In the fever of the holidays, and the drained-dry end of last term in school, I haven't been really writing for the blog. There's writing and there's writing. Hopefully, here is some writing.
I'm thinking about fear, its ugly stepsister shame, and their role in motivation.
I'm beginning another -- my last -- quarter of school, which should result in a new career. And I'm understandably anxious over the big chunk of credits I'm biting off in order to get done faster.
But "anxious" really is a camouflage word for fear.
I won't fail in the coursework. Unless something really untoward happens, I will do well. Probably very well. But at what emotional cost? To me and the ones close to me?
I had built into me a high threshold for accomplishment. And in the years of my midlife crisis, that period from my mid-forties until now -- I am fifty-four -- I systematically, if subconsciously, dismantled a great deal of that structure that held me together.

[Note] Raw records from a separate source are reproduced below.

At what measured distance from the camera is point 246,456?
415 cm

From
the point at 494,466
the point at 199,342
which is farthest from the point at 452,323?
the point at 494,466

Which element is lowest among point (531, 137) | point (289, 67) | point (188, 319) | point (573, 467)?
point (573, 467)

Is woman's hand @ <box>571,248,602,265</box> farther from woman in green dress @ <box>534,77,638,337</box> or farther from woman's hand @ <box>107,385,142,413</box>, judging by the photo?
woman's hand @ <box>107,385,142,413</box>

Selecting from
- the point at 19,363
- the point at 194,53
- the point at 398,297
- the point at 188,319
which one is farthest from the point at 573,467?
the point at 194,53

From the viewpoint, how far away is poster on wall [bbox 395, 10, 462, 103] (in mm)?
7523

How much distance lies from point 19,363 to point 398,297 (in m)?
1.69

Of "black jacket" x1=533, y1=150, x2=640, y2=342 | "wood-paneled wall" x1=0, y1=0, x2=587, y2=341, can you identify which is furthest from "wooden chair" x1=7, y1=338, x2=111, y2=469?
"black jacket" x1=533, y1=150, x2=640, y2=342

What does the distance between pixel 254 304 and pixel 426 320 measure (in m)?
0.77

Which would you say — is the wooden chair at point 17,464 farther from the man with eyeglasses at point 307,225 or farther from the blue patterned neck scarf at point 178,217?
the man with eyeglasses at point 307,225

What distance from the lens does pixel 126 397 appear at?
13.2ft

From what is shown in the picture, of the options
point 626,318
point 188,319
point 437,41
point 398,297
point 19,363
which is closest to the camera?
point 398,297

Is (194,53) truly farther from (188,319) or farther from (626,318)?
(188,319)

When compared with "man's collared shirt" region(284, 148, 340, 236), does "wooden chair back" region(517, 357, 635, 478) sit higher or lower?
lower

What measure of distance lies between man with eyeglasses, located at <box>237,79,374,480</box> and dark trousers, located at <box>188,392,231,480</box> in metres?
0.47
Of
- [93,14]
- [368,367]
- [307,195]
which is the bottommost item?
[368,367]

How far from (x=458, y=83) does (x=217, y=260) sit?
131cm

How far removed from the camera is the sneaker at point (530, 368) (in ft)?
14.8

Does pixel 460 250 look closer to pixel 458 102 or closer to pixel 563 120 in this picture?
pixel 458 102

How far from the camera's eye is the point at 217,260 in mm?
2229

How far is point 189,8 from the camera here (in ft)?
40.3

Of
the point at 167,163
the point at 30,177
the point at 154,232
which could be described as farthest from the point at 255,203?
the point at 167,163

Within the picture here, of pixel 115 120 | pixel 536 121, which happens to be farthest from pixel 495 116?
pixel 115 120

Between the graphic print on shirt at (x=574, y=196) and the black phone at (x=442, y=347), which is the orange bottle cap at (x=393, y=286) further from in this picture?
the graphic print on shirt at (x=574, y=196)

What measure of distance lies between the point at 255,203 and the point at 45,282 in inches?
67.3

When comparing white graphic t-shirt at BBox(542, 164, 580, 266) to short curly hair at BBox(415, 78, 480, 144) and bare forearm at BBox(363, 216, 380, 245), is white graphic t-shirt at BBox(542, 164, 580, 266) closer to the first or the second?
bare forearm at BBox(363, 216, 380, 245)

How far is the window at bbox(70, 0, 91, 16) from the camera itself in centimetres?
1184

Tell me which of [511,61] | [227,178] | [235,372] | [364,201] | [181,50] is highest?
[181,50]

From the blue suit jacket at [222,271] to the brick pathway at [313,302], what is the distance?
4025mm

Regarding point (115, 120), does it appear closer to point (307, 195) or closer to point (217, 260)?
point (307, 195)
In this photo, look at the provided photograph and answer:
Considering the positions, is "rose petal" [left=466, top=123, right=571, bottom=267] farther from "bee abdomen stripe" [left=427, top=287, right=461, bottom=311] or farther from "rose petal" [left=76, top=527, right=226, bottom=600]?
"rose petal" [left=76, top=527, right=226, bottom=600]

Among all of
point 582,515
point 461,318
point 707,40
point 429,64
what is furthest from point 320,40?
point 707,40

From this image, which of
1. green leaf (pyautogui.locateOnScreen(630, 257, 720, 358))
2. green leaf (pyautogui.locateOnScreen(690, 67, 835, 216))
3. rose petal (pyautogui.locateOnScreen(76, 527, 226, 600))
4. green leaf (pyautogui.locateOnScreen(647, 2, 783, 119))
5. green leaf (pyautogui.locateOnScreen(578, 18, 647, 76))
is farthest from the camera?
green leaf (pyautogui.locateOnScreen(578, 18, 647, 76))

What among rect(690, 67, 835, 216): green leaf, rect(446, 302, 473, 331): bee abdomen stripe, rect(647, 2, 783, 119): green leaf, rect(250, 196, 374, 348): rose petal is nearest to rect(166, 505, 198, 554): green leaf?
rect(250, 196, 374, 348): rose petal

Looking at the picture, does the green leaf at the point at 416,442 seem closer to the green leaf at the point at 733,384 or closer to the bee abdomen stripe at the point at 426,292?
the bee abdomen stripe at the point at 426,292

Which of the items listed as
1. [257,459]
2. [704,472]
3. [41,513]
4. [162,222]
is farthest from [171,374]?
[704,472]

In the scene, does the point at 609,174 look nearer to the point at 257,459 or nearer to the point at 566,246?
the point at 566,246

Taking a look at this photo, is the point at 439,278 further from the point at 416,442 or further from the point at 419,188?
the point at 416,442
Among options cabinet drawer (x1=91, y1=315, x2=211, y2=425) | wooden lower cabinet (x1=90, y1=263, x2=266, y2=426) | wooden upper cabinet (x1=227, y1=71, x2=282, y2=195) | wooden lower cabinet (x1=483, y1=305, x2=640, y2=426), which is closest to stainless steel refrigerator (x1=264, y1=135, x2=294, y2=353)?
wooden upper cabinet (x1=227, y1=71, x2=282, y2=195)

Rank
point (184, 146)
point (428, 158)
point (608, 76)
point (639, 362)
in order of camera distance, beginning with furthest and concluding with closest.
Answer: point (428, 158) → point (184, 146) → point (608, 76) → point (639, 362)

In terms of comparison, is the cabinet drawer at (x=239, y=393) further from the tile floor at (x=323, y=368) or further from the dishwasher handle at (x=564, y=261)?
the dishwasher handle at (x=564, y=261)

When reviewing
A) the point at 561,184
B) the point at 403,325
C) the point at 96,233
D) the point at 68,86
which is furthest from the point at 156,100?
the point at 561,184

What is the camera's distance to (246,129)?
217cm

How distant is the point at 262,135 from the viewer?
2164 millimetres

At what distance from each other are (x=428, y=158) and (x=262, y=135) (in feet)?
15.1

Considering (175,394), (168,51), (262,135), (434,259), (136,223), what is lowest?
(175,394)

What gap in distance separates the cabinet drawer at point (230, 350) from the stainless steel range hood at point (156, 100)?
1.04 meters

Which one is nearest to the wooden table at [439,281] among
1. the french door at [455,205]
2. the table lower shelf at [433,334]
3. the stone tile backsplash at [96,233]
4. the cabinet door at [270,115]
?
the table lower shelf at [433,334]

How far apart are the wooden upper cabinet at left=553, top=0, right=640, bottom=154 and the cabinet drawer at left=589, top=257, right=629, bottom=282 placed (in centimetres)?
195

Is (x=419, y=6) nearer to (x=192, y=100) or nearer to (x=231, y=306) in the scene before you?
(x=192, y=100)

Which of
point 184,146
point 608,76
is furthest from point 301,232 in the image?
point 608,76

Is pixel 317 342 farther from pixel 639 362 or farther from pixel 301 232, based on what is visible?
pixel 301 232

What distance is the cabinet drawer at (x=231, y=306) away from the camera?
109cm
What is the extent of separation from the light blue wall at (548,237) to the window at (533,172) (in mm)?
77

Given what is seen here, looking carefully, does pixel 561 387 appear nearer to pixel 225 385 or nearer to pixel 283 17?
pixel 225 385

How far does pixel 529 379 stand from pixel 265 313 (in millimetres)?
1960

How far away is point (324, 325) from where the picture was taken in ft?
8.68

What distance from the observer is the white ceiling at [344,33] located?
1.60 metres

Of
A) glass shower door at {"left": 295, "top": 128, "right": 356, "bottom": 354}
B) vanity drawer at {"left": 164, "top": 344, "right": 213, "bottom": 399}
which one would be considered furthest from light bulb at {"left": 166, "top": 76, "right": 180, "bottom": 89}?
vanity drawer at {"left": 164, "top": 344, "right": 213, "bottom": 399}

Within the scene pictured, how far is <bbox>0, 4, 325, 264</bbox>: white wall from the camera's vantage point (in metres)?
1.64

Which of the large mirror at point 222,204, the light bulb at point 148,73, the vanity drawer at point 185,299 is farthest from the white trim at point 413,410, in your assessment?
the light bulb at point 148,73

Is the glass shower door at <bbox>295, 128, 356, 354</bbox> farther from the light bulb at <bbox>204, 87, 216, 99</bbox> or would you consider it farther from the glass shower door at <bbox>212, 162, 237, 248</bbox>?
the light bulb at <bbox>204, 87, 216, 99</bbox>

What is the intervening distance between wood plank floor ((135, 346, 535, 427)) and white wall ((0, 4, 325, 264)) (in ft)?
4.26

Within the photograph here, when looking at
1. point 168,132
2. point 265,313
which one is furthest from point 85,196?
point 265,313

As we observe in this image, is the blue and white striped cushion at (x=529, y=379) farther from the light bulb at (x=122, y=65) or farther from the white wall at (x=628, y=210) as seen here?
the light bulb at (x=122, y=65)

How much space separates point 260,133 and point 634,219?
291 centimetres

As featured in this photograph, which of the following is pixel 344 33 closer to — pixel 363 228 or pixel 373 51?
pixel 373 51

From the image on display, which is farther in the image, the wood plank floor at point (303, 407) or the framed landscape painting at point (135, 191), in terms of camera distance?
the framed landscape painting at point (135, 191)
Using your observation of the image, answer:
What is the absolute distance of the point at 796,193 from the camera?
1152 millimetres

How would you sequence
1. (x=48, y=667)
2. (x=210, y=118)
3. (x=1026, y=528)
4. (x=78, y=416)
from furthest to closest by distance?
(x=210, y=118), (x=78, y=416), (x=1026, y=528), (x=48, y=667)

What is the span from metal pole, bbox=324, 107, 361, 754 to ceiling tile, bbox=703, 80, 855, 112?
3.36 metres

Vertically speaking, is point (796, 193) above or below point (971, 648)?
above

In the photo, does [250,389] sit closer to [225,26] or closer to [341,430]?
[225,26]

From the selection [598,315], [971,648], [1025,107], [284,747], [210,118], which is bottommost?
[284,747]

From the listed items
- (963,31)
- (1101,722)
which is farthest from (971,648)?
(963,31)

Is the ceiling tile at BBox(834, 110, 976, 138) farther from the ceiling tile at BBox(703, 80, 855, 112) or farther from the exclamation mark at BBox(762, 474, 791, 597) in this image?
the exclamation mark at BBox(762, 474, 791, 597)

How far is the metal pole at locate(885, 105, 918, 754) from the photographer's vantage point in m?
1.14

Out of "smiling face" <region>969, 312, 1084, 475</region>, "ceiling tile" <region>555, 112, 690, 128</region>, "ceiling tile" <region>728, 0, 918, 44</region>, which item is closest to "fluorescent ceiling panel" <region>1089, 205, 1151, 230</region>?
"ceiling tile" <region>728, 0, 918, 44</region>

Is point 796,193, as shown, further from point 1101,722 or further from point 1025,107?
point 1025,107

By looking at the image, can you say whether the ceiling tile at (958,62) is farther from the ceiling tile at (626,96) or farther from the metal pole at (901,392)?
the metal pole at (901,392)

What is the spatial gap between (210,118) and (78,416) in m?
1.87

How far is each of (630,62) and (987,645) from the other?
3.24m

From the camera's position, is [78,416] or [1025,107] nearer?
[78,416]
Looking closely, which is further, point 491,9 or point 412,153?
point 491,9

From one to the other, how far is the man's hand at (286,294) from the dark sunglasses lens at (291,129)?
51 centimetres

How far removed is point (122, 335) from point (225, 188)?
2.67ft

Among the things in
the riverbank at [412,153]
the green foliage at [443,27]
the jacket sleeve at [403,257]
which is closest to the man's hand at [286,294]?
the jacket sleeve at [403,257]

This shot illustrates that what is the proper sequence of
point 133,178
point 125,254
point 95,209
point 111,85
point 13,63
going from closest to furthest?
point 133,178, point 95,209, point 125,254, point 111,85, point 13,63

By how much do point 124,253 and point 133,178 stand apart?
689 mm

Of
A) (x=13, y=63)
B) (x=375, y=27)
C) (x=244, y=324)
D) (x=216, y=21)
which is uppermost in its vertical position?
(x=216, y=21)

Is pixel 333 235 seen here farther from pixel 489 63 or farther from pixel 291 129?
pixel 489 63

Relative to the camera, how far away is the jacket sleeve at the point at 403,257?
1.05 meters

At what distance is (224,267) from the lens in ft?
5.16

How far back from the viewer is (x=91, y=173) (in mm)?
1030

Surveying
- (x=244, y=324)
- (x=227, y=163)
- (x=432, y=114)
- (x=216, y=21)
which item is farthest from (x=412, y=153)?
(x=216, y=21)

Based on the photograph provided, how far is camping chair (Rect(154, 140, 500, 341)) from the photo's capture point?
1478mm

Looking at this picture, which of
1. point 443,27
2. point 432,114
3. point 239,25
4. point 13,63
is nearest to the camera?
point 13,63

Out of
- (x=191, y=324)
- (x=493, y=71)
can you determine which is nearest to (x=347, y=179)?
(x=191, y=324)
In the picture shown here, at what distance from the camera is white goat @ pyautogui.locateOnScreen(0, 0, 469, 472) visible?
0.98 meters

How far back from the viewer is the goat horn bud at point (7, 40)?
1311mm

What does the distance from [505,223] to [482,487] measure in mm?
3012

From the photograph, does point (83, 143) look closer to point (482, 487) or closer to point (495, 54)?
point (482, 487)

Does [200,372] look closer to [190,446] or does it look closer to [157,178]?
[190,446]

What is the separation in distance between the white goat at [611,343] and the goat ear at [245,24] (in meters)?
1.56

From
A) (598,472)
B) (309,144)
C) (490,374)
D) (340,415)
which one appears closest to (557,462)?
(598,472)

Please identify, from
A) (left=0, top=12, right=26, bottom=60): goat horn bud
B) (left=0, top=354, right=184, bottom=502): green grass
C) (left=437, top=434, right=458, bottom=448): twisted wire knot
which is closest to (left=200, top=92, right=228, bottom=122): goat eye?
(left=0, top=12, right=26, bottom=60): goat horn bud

A marriage, a career, societal expectations surrounding money, how you get it, how much of it you need, how you use what you get -- and societal expectations surrounding who I am to other people, how I value them, ways I behave toward them, what I owe to those I love.
I've posted before about being "in the dark room," that period I now believe I existed in for most of my childhood, adolescence and adulthood. A time in which one is so self-absorbed, but so unaware of the way one is actually perceived, a deep lack of understanding of one's actual behavior and its true repercussions.
The plus of entering the light after being in the dark is, obviously, you see a lot more. The downside is that a lot of protective ignorance is stripped away. You have to face more truth about who and what you are or are not, and deal.
This scares me to death sometimes. The rawness of truth. The bare quality of being authentic.
I am so fortunate to be with a partner who has achieved more authenticity in his life and in his self than anyone I have ever known. He is transcendant -- although he will roll his eyes when he reads this.
I don't know exactly how he got there. He doesn't talk a great deal about it, but he does guide me toward means of accomplishing more transparency in my own life. Meditation is a big part of that and although I struggle with it, I am doing better at going inward and finding a peaceful, quiet place where I am no longer afraid.
Because I know now that it was fear all along that drove me to whatever had been accomplished in my prior life. Fear and a great deal of shame-driven energy that helped me mask who I was and what I really needed from everyone, including myself.
I'm not willing to use energy that way anymore. Of course I backslide into "what will they think" and "I need to do this to make sure they know what I'm worth ..." -- both illusory excuses for facing the truth about who you are and what you need to do. In terms of yourself, in terms of other people.
I resolve to stay out of the dark room and continue to face my fear -- defuse my shame -- in the light. To continue the work toward transparency.
And I wish all of you, my dear friends, a productive and loving New Year. In the light.